● **The input**:
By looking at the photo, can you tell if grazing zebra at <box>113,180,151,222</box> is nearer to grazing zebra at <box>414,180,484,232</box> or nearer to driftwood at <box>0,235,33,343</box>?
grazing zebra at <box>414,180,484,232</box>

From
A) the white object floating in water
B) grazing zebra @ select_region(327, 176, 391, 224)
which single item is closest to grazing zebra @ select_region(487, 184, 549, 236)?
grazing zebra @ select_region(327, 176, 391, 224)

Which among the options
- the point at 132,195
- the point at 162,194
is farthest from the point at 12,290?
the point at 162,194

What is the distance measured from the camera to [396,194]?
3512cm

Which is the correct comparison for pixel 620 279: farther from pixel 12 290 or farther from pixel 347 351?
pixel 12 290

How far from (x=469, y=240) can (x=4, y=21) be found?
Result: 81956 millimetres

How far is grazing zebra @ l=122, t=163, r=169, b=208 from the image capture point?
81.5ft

...

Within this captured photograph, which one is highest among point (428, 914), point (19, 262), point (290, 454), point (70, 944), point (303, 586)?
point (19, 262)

* * *

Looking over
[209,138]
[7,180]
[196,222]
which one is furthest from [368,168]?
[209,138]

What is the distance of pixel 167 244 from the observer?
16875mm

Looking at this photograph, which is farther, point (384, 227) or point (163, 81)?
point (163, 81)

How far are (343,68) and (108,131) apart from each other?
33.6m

● **Set task**:
Which lines above contain the string "zebra" with the same capitalization? Pick out and copy each of those lines.

● **Solution below**:
By looking at the photo, can you tell if grazing zebra at <box>113,180,151,222</box> is nearer to grazing zebra at <box>414,180,484,232</box> or nearer to driftwood at <box>0,235,33,343</box>?
grazing zebra at <box>414,180,484,232</box>
B) grazing zebra @ select_region(327, 176, 391, 224)
which single item is closest to grazing zebra @ select_region(487, 184, 549, 236)?
grazing zebra @ select_region(327, 176, 391, 224)
How far is grazing zebra @ l=122, t=163, r=169, b=208 from the image capture point?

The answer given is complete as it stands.